Reimbursement hopes raised, then dashed
Reimbursement hopes raised, then dashed
Alzheimer’s coverage stands pat
It seemed almost too good to be true. In a March 31 article, The New York Times reported that Medicare had quietly made changes that would prevent denials in coverage for patients battling Alzheimers’ Disease, including hospice services. In the days that followed, hospice leaders scrambled to figure out exactly what these changes meant. Would patients in the advanced stages gain easier access to hospice services? Would physicians be empowered to certify a terminal diagnosis sooner, allowing patients to be referred to hospice sooner?
As it turns out, hospice eligibility remains unchanged despite Medicare’s recent policy announcement. The change reported in the Times is not a change at all. Rather, it’s a clarification of existing Medicare policy and an attempt to direct Medicare carriers in reimbursement for care related to the disease.
"This week, a New York Times article suggested that Alzheimer’s patients were newly eligible for hospice care and a number of other Medicare benefits," the National Hospice and Palliative Care Organization (NHPCO) of Alexandria, VA, said in a written statement a few days after the story. "The news has prompted questions about what has changed for Alzheimer’s patients and their hospice eligibility. After reviewing the issue, however, NHPCO has determined that the policies governing Alzheimer’s patients’ eligibility for hospice care remain unchanged."
No more edits
The change the Times refers to is a Sept. 25, 2001, Centers for Medicare and Medicaid Services (CMS) Program Memorandum (#AB-01-135), which states that contractors may not install edits that result in the automatic denial of services based solely on the ICD-9 codes for dementia. The clarification of existing regulations, CMS administrator Tom Scully says, is in "response to advocate concerns that Medicare contractors were increasingly denying services to Medicare beneficiaries based solely because they had been diagnosed with Alzheimer’s disease."
CMS issued the memorandum to clarify existing reimbursement policies. The September 2001 instructions direct Medicare contractors not to install system edits that would automatically deny Medicare-covered services based solely on claims for dementia.
Specifically, the memo stated: "Contractors may not use ICD-9 codes for dementia alone as a basis for determining whether a Medicare-covered benefit was reasonable and necessary, because these codes do not define the extent of a beneficiary’s cognitive impairment."

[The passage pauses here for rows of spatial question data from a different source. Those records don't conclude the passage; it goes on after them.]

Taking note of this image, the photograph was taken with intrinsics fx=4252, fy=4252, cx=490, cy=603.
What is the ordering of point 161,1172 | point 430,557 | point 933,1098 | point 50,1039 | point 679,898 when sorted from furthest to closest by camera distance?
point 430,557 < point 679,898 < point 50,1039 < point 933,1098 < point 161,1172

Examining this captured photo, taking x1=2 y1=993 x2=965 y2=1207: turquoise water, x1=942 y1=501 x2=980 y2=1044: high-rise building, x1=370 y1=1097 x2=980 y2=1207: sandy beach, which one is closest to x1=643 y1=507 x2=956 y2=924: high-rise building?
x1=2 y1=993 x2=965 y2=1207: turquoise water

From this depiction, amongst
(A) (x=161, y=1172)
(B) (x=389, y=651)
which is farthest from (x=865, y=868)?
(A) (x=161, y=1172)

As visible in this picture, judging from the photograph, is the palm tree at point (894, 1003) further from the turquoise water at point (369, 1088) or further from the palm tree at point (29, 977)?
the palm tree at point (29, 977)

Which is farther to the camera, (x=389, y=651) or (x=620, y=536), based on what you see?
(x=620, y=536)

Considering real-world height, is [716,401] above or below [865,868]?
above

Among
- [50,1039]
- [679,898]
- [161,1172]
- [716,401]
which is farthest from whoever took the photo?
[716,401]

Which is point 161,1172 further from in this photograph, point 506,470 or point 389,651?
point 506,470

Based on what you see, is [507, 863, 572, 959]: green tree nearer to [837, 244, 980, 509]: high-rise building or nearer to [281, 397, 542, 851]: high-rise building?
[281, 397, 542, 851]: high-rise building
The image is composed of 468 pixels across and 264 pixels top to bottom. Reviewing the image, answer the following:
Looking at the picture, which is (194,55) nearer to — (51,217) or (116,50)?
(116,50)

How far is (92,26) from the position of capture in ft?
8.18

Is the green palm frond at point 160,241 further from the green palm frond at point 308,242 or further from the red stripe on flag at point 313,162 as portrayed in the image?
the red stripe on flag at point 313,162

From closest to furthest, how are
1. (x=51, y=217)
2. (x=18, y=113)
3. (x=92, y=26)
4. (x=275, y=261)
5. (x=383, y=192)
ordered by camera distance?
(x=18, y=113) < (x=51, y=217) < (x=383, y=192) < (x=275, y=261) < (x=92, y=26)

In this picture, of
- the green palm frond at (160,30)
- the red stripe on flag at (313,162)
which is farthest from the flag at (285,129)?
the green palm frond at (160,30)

CMS provided the following example: A claim submitted with only a diagnosis of Alzheimer’s disease (ICD-9 code 331.0) may entitle a beneficiary to evaluation and management visits and therapies if the contractor determines that these therapies are reasonable and necessary when reviewed in the context of a beneficiary’s overall medical condition. Because dementia is a diagnostic term with broad clinical implications, it may not support the medical necessity of a Medicare-covered benefit when used alone. For this reason, contractors should continue performing routine data analysis to identify aberrant billing patterns on claims for Medicare-covered services provided to beneficiaries with dementia. They also should instruct providers to enter the primary diagnosis or condition as well as secondary diagnoses or conditions that most closely reflect the medical necessity of the billed service on line 21 of Form HCFA-1500.
For instance, a provider using physical therapy to treat a patient with an unsteady gait due to Alzheimer s dementia may enter either ICD-9 code 331.0 (Alzheimer’s disease) or ICD-9 code 781.2 (Abnormality of gait) as the primary diagnosis.
If the provider enters ICD-9 code 331.0 as the primary diagnosis, then he or she should include ICD-9 code 781.2 as the secondary diagnosis to support the medical necessity of the physical therapy service. When a beneficiary with dementia experiences an illness or injury unrelated to his or her dementia, the provider should submit a claim with a primary diagnosis that most accurately reflects the need for the provided service. For example, following a hip replacement in a patient with Alzheimer’s disease, a physical therapy provider should submit a claim using ICD-9 code V43.64 (Hip joint replacement by artificial or mechanical device or prosthesis) as the primary diagnosis, not ICD-9 code 331.0 (Alzheimer s disease).